YOUR INSTRUCTIONS:
Set down exactly, and only, the lines from the one with "How far is the grey" to the final line of the entries, both included.

RECORDS SUPPLIED:
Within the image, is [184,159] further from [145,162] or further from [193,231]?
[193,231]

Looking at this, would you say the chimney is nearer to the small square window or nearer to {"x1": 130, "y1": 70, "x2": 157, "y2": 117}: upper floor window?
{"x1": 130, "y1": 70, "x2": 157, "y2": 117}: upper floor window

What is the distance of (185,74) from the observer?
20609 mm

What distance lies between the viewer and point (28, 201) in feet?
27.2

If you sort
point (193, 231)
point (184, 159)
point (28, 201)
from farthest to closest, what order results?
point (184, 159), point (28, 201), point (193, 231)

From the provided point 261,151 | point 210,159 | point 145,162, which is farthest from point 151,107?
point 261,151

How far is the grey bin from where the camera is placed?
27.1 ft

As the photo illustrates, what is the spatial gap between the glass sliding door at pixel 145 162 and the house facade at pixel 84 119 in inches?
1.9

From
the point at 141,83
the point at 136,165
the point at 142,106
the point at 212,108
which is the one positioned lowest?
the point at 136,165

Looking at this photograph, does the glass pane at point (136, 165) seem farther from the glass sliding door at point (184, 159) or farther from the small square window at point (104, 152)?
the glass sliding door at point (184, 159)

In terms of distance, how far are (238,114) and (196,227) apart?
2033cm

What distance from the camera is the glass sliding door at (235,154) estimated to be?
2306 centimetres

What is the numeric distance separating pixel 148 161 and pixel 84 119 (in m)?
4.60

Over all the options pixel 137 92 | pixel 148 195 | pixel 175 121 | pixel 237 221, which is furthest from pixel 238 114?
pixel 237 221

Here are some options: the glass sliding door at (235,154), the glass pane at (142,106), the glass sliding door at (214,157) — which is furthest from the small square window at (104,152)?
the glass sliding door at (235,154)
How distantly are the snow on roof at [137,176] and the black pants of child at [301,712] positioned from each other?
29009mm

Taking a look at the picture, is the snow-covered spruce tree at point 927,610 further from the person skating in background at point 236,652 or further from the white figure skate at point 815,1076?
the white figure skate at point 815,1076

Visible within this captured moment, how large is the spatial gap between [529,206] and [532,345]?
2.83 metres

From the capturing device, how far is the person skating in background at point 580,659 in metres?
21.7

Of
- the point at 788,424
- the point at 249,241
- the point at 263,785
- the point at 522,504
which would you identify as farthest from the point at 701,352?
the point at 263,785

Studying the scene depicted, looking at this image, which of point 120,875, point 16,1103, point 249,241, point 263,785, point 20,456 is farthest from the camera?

FINAL RESULT:
How far is the grey bin from where the camera is placed?
27.1 ft

As the photo illustrates, what is the spatial gap between the glass sliding door at pixel 145 162 and the house facade at pixel 84 119 in inches?
1.9

From
the point at 141,83
the point at 136,165
the point at 142,106
the point at 212,108
which is the one positioned lowest?
the point at 136,165

Looking at this photograph, does the glass pane at point (136, 165) seem farther from the glass sliding door at point (184, 159) or farther from the small square window at point (104, 152)?
the glass sliding door at point (184, 159)

In terms of distance, how far are (238,114) and (196,227) apart?
2033cm

What distance from the camera is the glass sliding door at (235,154) estimated to be?
2306 centimetres

What is the numeric distance separating pixel 148 161 and pixel 84 119 (in m)?
4.60

Over all the options pixel 137 92 | pixel 148 195 | pixel 175 121 | pixel 237 221, which is furthest from pixel 238 114?
pixel 237 221

Here are some options: the glass sliding door at (235,154), the glass pane at (142,106), the glass sliding door at (214,157) — which is furthest from the small square window at (104,152)?
the glass sliding door at (235,154)
How distantly are the snow on roof at [137,176] and the black pants of child at [301,712] positioned from each other?
29009mm

Taking a look at the picture, is the snow-covered spruce tree at point 927,610 further from the person skating in background at point 236,652 or further from the white figure skate at point 815,1076?
the white figure skate at point 815,1076

Visible within this captured moment, how large is the spatial gap between [529,206] and [532,345]?
2.83 metres

From the capturing device, how far is the person skating in background at point 580,659 in metres?
21.7

Of
- the point at 788,424
- the point at 249,241
- the point at 263,785
- the point at 522,504
which would you identify as farthest from the point at 701,352?
the point at 263,785

Studying the scene depicted, looking at this image, which of point 120,875, point 16,1103, point 249,241, point 263,785, point 20,456 is farthest from the camera?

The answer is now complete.